Tuesday, 15 October 2019

Our histories should be accessible to all: the significance of highlighting Black British History / a blog post by Olivia Wyatt

Have you noticed the street sign ‘Harewood Way’ during your journey to the University Library? It is one example of the university’s many connections to Harewood House: one of the ten Treasure Houses of England. Among these connections, you also have the 7th Earl of Harewood, George Lascelles: chancellor of the university from 1962 to 1967. But the connection I will focus on is how the Borthwick Archive holds thousands of articles relating to the Lascelles’s 327-year involvement in Caribbean plantations. From slave inventories to loan agreements, this archive maps the lucrative slave-owning, slave-exporting, and slave-exploiting business that heavily contributed to the wealth of the Lascelles. Such wealth which enabled Edwin Lascelles to replace his comparatively meagre lodgings of Gawthorpe Hall with this extravagant building.

Harewood House (taken from https://www.yorkshire.com/view/attractions/leeds/harewood-house-182191)

I grew up in Leeds and often visited the House and its extensive grounds. It was during a recent visit that a friend alerted me to the displays’s brief mention of slavery. Despite the Lascelles’s long slave-owning history, the single-side of A4 laminated paper focused on how William Wilberforce visited the house. I contacted Harewood House Trust and proposed a project that updated their displays with information and material from the Borthwick. The Head of Special Collections agreed that this was an important part of the House’s history which deserves a more prominent mention. And thus the project was born.
Harewood House’s display information on slavery (photo taken by author)
I am currently exploring the archives to discover what could be used in the new displays at Harewood House. We are also interested in unearthing information that can fit into their current displays- in order to show how the history of the family was entwined with that of their slaves in Jamaica, Barbados, Antigua, Tobago and Grenada. As part of this project, I have also advised Mayfly Television and Uplands Television on their Channel 4 and Channel 5 documentaries on slavery and the Lascelles.
Cover letter mentioning the foiled Tobago conspiracy (taken by author at the Borthwick Archive - photographs can be used non-commercially)
Extract from a slave schedule of the Belle plantation (1777) (taken by author at the Borthwick Archive - photographs can be used non-commercially)
A lot of the material relating to the Lascelles’s plantations was destroyed during the Blitz. Consequently, I am using the limited evidence of individual slaves, alongside new research into slavery, to represent the experiences on the Lascelles’s plantations. The Lascelles relied on letters to be informed about the latest news by their agents in London and the Caribbean. These constitute a large proportion of the archive and usually provide helpful summaries of the activities of the plantations. Slaves are rarely, if not ever, mentioned by name, but there are interesting references to them. I am using new research to contextualise these brief mentions in order to reconstruct the lives of the slaves. The archive also features some slave inventories. These were typically created to revalue the slaves and livestock when the Lascelles were considering selling a plantation. They provide information about the origin, occupation, value, age and condition of the slaves; but more importantly, they provide us with names.

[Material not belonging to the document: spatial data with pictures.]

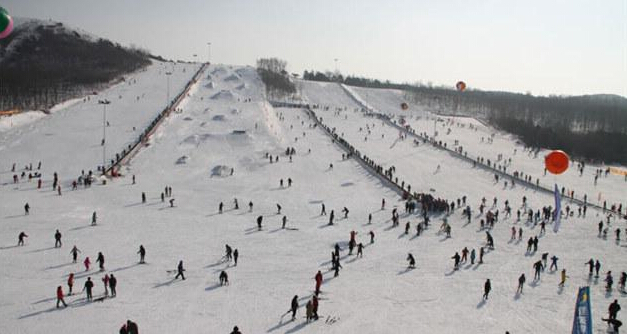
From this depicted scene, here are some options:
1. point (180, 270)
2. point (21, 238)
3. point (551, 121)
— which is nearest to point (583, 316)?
point (180, 270)

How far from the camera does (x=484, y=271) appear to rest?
17812 millimetres

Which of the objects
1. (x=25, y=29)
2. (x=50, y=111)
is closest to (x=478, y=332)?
(x=50, y=111)

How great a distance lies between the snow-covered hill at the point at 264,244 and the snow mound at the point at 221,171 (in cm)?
15

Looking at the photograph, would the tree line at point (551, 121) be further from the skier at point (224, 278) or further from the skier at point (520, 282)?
the skier at point (224, 278)

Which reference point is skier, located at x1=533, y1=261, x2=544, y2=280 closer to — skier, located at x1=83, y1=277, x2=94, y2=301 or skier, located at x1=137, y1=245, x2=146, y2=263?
skier, located at x1=137, y1=245, x2=146, y2=263

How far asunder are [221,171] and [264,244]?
574 inches

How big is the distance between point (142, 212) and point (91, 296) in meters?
10.8

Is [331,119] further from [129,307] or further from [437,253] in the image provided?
[129,307]

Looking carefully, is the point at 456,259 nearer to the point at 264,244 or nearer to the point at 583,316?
the point at 264,244

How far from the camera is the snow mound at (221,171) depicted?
110 ft

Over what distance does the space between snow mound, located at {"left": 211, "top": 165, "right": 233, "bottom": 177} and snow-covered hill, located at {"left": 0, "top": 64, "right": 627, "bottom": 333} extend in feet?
0.49

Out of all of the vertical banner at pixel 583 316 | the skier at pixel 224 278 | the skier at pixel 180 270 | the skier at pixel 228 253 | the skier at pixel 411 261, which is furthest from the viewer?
the skier at pixel 411 261

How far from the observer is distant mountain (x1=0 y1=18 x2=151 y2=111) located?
224 feet

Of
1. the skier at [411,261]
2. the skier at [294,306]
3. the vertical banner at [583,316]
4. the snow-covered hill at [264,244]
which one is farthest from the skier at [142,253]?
the vertical banner at [583,316]
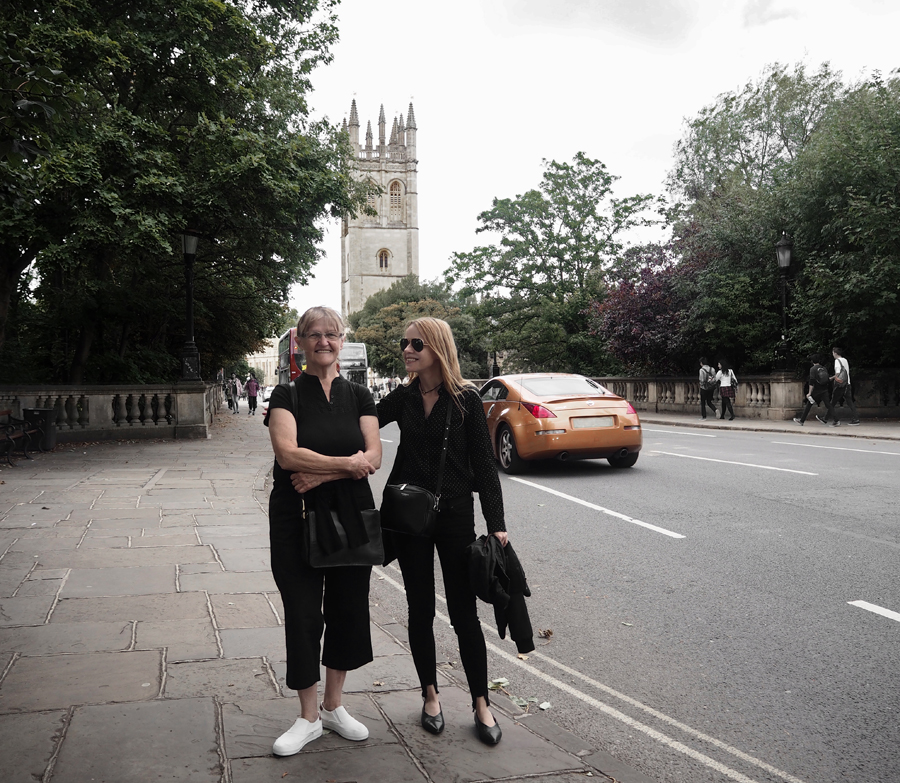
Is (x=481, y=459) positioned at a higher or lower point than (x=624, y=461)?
higher

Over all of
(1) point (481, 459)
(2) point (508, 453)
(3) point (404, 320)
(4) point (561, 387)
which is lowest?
(2) point (508, 453)

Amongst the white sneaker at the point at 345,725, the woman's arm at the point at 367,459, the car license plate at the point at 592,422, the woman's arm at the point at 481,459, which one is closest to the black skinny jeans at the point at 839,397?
the car license plate at the point at 592,422

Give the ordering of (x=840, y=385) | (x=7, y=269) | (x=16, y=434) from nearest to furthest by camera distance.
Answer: (x=16, y=434)
(x=7, y=269)
(x=840, y=385)

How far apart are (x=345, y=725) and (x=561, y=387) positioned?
9.41m

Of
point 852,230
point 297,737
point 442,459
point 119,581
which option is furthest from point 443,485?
point 852,230

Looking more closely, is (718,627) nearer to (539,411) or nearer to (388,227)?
(539,411)

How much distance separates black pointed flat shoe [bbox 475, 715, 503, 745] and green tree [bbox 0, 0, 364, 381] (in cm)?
809

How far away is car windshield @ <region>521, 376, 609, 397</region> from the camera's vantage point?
12.1 m

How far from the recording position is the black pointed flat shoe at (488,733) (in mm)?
3230

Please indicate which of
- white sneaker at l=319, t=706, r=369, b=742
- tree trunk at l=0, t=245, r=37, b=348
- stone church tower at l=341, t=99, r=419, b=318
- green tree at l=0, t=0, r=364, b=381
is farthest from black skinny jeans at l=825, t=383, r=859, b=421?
stone church tower at l=341, t=99, r=419, b=318

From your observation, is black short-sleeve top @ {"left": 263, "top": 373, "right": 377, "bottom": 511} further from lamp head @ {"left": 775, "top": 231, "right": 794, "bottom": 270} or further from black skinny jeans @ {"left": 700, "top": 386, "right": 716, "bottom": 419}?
black skinny jeans @ {"left": 700, "top": 386, "right": 716, "bottom": 419}

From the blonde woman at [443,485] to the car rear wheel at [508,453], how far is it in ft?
27.5

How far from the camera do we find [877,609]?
5066mm

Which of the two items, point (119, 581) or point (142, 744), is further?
point (119, 581)
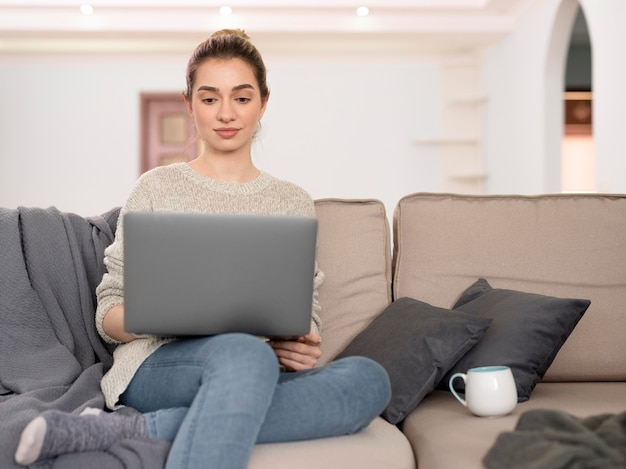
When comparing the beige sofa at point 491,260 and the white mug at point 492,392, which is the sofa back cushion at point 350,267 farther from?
the white mug at point 492,392

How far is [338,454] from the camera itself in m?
1.40

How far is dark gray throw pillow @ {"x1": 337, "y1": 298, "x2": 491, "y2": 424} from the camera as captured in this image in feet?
5.52

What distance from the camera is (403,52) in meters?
7.10

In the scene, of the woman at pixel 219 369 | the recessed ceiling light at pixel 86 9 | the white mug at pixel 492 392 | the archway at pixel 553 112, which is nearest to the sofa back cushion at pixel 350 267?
the woman at pixel 219 369

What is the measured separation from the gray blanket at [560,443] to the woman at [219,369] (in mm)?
279

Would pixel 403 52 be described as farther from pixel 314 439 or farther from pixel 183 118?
pixel 314 439

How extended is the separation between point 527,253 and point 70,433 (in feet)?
4.03

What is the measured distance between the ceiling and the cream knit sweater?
410cm

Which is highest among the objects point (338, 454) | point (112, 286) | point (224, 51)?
point (224, 51)

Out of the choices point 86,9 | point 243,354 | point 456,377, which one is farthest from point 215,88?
point 86,9

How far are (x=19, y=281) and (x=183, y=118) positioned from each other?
5551 mm

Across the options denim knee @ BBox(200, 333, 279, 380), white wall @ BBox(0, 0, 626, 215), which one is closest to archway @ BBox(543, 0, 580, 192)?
white wall @ BBox(0, 0, 626, 215)

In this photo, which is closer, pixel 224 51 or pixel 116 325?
pixel 116 325

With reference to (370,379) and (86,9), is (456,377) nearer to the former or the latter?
(370,379)
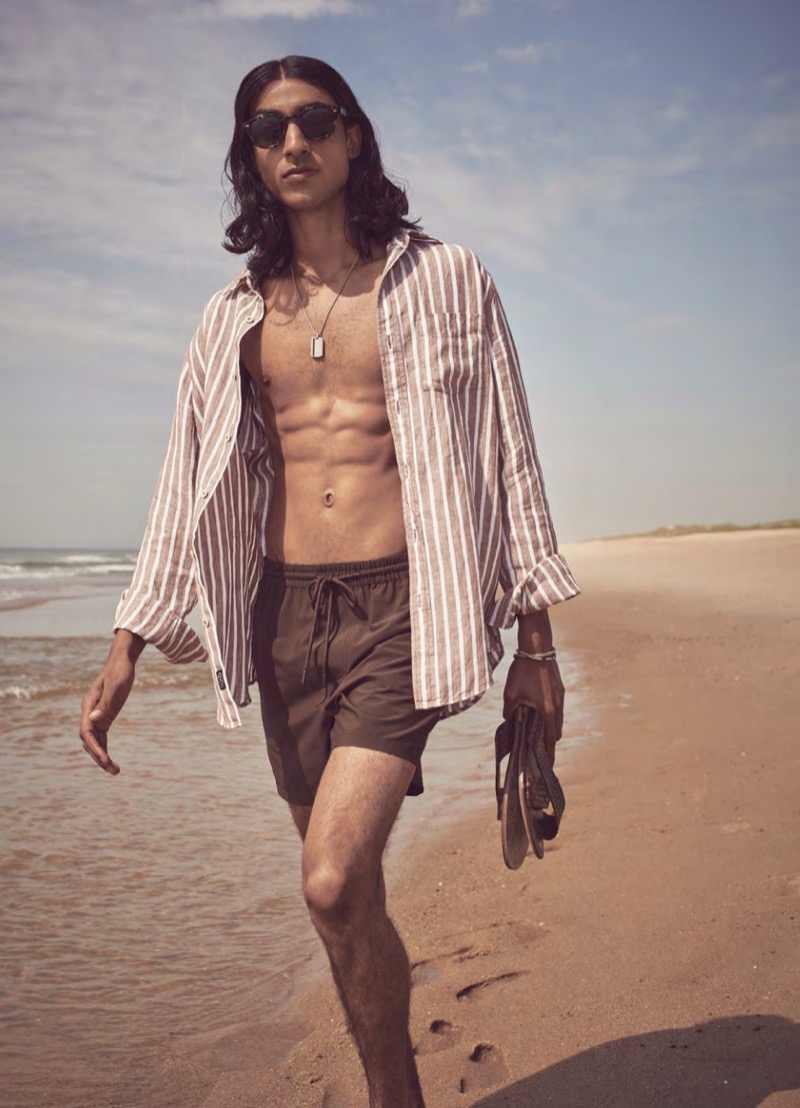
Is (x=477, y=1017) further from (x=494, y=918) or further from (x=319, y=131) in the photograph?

It is my hope that through adding these voices to Harewood House, these slaves can be remembered within the walls they tirelessly laboured to build and lavish. They will not be lost within an archive, but will become associated with a key British landmark- a step towards viewing slavery not simply as a system which functioned overseas, but as a significant part of British History. Including the stories of Anthony, Goamy and Eliza within one of our most important stately homes, and within Britain’s Black History Month, is testament to this.